The building of the Damn
Much like those lakes, White Rock is a manmade lake. As a result of drought concerns in 1910, a damn was built on a creek the following year, and the lake eventually filled up by the mid-decade. The Lake, was built on land that was mainly farm land, notably the Cox Family Farm. The area had been originally settled by the Beeham family in the 1840’s not long after John Neely Bryan founded Dallas. The Beehams were among the first settlers of Dallas, Beeham’s wife was actually the first woman to visit the Dallas settlement. She recorded on her first visit to the general store in Dallas, it had two items, a spool of fabric 3 yards long, and a barrel of whiskey.
Some of This And some of this
When Beeham settled in Dallas, he settled along an escarpment above a creek. An escarpment comprised of white chalky rocks, so he called the creek that ran through the white rocks, “White Rock Creek.” The Lake would eventually take it’s name from the creek that he named. So White Rock Lake is actually named after a bunch of white rocks, not one.

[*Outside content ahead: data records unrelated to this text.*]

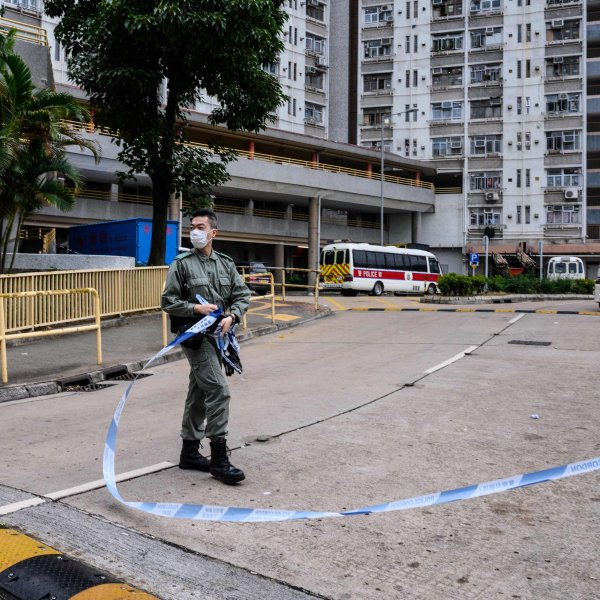 Police officers wearing face masks stand guard in front of a cordon outside Hong Mei House at the Cheung Hong Estate in Hong Kong on February 11, 2020. (Credit: ANTHONY WALLACE/AFP via Getty Images)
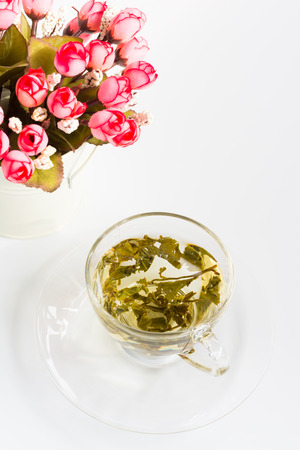 tea and flower on white photo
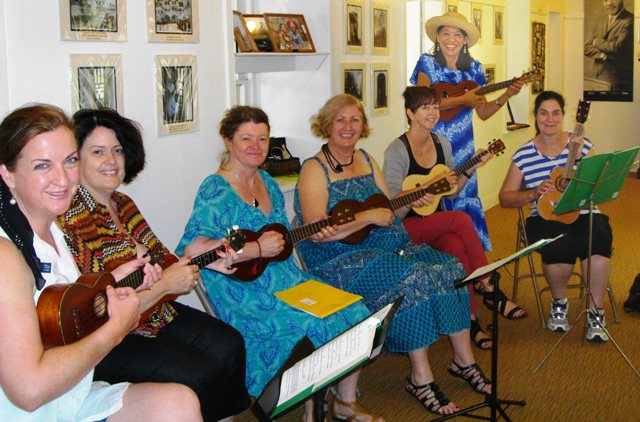 Alison and friends play with Ukulele Mele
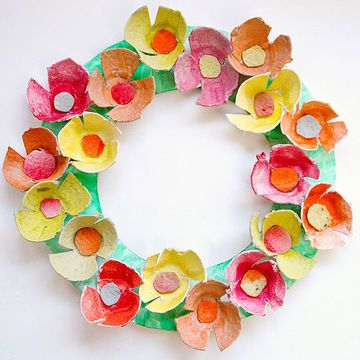 Egg-straordinary Egg Carton Flower Wreath: What You'll Need: 2 egg cartons; scissors; 8-color set of watercolor paints; paintbrushes; small container; scrap paper; paper plate; glue; length of ribbon or wreath hanger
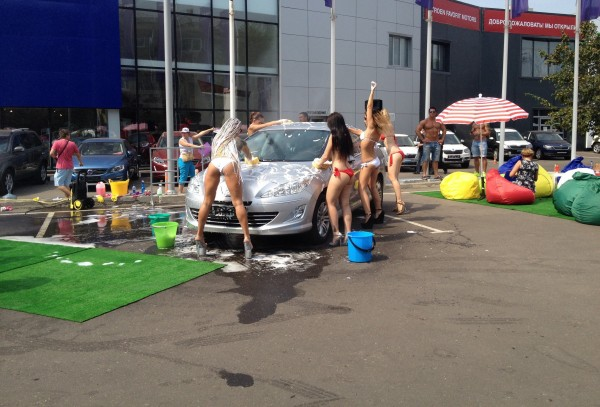 Four sexy girl wash a car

White Rocks from White Rock Creek
So why can’t you swim in white rock anymore? Because the lake was never really a well-designed manmade lake. The lake was only used as a water source until 1929, when Lake Lewisville was built. So really only 15-20 years, which is a really short time for a public water source. Of course from 1910 to 1930 Dallas went from 42,000 residents to over 250,000 so simple little White Rock wasn’t gonna do as a public water source, but it was still a lively recreational attraction.
In the years following White Rock’s removal as the public water source, there was some debate as to what to do with the Lake and the property around it. Most, including George Kessler, agreed that the land immediately surrounding the Lake needed to be park land, but some wanted a Coney Island style attractions, while others, including Mayor, J. Waddy “Hot Dog” Tate wanted more subdued park amenities. In the epic battle between the Coney folks and the Hot Dog folks, (ha) Hot Dog won.

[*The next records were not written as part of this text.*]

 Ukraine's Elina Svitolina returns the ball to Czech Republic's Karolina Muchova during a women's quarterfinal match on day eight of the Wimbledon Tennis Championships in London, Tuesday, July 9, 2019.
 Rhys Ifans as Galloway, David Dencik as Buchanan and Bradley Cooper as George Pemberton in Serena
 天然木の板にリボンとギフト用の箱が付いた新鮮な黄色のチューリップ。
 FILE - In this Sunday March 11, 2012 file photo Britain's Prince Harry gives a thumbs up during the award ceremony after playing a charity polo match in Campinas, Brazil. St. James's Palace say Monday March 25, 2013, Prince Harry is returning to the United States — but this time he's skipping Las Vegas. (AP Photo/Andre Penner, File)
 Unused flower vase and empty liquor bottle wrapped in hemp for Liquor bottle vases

Mayor Hot Dog Also Mayor Hot Dog
Well it might be more a result that the mansions begun to spring up around white rock, the planation style Bella Nora was built in ’29, H.L. Hunt’s Mt. Vernon’s replica was built ’38 and E. L. DeGolyer’s Rancho Encinal (currently The Dallas Arboretum) was built in ’39. All surrounded the lake and likely won’t have taken to a giant Ferris wheel or fun house next to their million dollar homes.

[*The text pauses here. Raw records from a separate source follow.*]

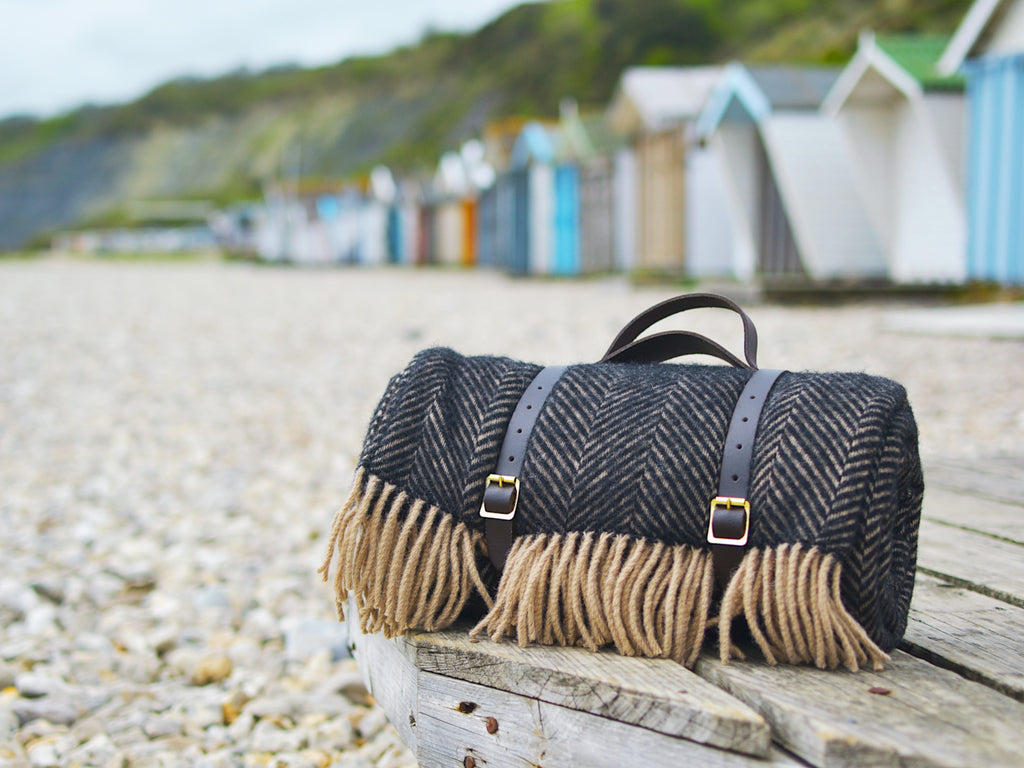 A luxury waterproof picnic blanket from The British Blanket Company sits on the beach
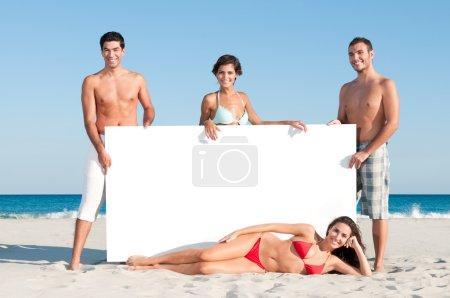 Foto de Feliz grupo sonriente de amigos sosteniendo un tablero blanco para el texto en la playa de verano - Imagen libre de derechos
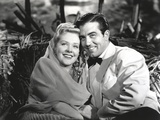 Alice Faye with a Guy sitting on a Becnh Photo by  Movie Star News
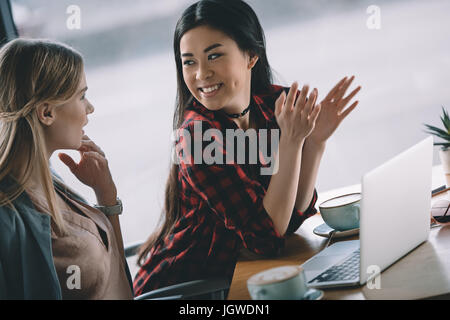 young attractive women on coffee break with laptop in cafe - Stock Photo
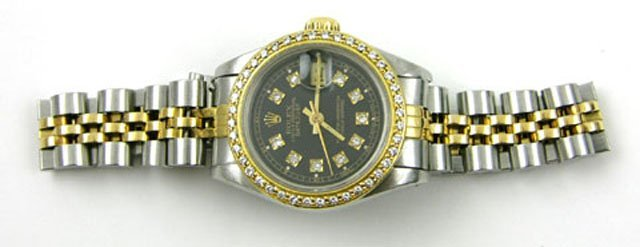 362: Lady's 18K Yellow Gold and Stainless Steel Rolex O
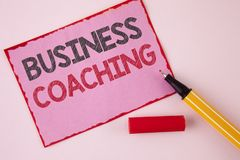 Text sign showing Business Coaching. Conceptual photo consulting expert your field Experience improvement written on Pink Sticky N. Text sign showing Business Royalty Free Stock Photos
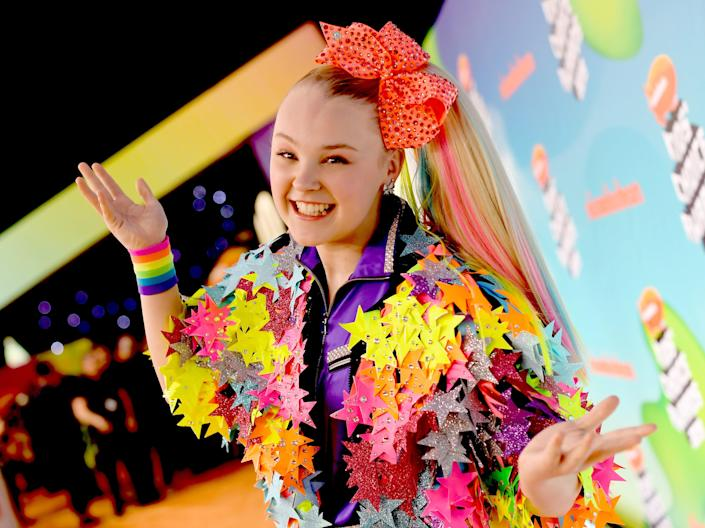 JoJo Siwa says discarding her trademark hair bow was 'harder' than coming out to her mother (Getty Images)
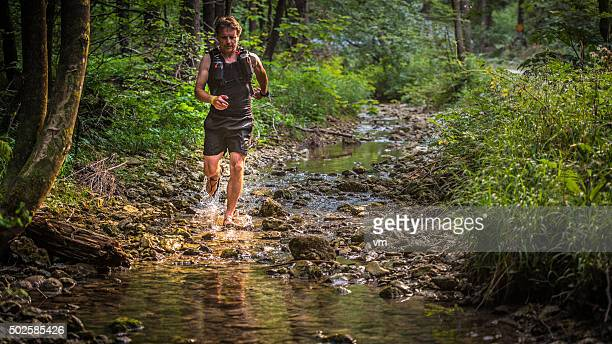 Jogger running downstream in a forest
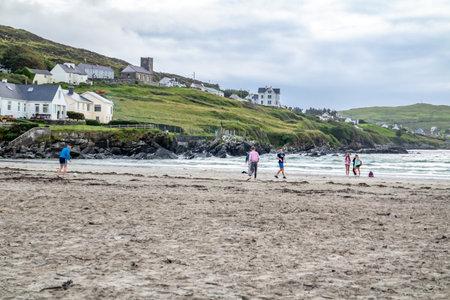 PORTNOO, COUNTY DONEGAL , IRELAND - AUGUST 18 2020: Folks enjoying Narin beach during the pandemic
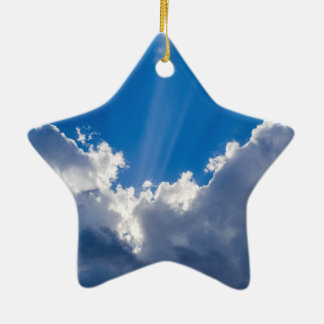 Blue sky with white clouds and ray of sunshine. ceramic ornament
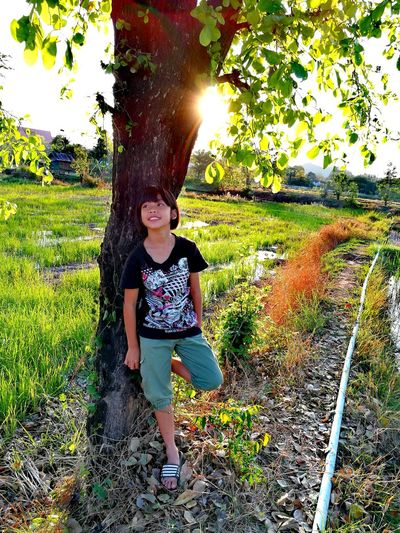 Girls Standing Tree Standing Full Length Smiling Young Adult Only Women One Person Grass Real People Growth Sunlight Childhood Nature Tree Children Only Beauty In Nature Thailand🇹🇭 2018 Day Outdoors Green Color Farm Young Women EyeEmNewHere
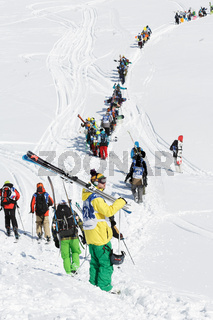 Skiers and snowboarders climb the mountain for freeride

So from the early 30’s to the late 40’s, a combination of Dallas County chain gangs, New Deal CCC workers and German POW’s, built much of the trails, roads, benches, bridges and buildings currently serving White Rock.
CCC workers and their barracks (watermelon-kid.com
The lake since then has had its ups and downs. The lady of the lake stories, the motorboat races, the years of the submarine races at the lake(teenagers necking), the years of the lake used as a cruising ground for gays, the marathons, the 75 pound cat fish that were pulled from the lake, etc.
But with local East Dallas volunteer groups like For the Love of Lake, it’s become hugely successful as an urban natural amenity in a town that has few.